----- KUTIPAN TEKS

Menuju konten utama

Tanggapan MA Soal Kritik ICW atas Banyaknya Pengajuan PK Koruptor

Mahkamah Agung merespons kritikan Indonesian Corruption Watch (ICW) agar tidak menerima peninjauan kembali (PK) koruptor di Indonesia.

Tanggapan MA Soal Kritik ICW atas Banyaknya Pengajuan PK Koruptor
Presiden Joko Widodo (tengah) bersama Wakil Presiden Jusuf Kalla (kedua kanan) berbincang dengan para Hakim Agung di sela-sela Sidang Pleno MA di Jakarta, Rabu (27/2/2019). ANTARA FOTO/Puspa Perwitasari.

tirto.id - Mahkamah Agung (MA) merespons terkait kritikan Indonesian Corruption Watch (ICW) agar instansinya tidak menerima peninjauan kembali (PK) koruptor di Indonesia.

MA mengapresiasi kritik yang disampaikan ICW. Akan tetapi, mereka mengingatkan penegakan hukum tetap harus mengedepankan prinsip hukum. MA tidak bisa serta merta menolak pengajuan PK koruptor karena pengadilan wajib menyidangkan perkara.

"Kalau ada upaya PK itu diterima diregister, diproses, disidangkan. Masalah nanti alasan PK itu dapat dikabulkan maupun ditolak itu kewenangan mutlak ada di hakim," kata Karo Hukum dan Humas Abdullah kepada Tirto, Kamis (14/3/2019).

Abdullah menerangkan, hakim MA tidak bisa disamakan dengan hakim lain. Hal itu mengacu pada kritik sikap Suhadi yang membebaskan koruptor sementara mantan Hakim MA Artidjo sering menghukum berat koruptor. Akan tetapi, setiap hakim memiliki panduan yang sama dalam menyidangkan perkara.

"Kalau memang aturannya sama, maka pasti akan diproses dengan cara yang sama. Jadi kita harus percaya betul dengan lembaga peradilan kita," kata Abdullah.

----------
----- INFORMASI YANG DIBERIKAN

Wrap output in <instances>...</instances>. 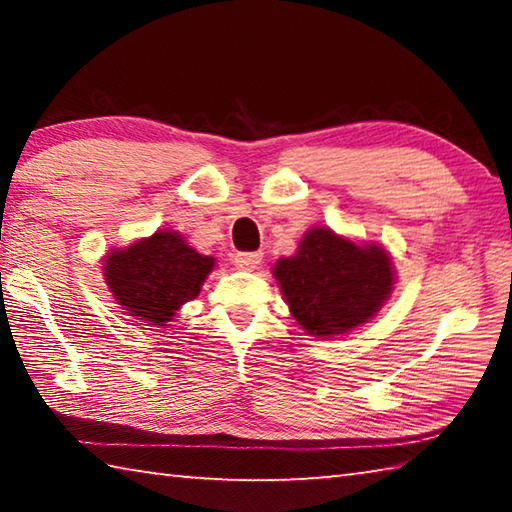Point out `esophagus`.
<instances>
[{
	"label": "esophagus",
	"instance_id": "1",
	"mask_svg": "<svg viewBox=\"0 0 512 512\" xmlns=\"http://www.w3.org/2000/svg\"><path fill=\"white\" fill-rule=\"evenodd\" d=\"M262 264V253H237L235 255V266L241 271H255V268Z\"/></svg>",
	"mask_w": 512,
	"mask_h": 512
}]
</instances>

----------

ISI TUGAS :: Salin kembali bagian artikel tentang tanggapan MA dari "Abdullah menerangkan, hakim" sampai "dalam menyidangkan perkara.", lalu tukar "panduan yang sama" dengan "pedoman yang sama".

JAWABAN LENGKAP ::
Abdullah menerangkan, hakim MA tidak bisa disamakan dengan hakim lain. Hal itu mengacu pada kritik sikap Suhadi yang membebaskan koruptor sementara mantan Hakim MA Artidjo sering menghukum berat koruptor. Akan tetapi, setiap hakim memiliki pedoman yang sama dalam menyidangkan perkara.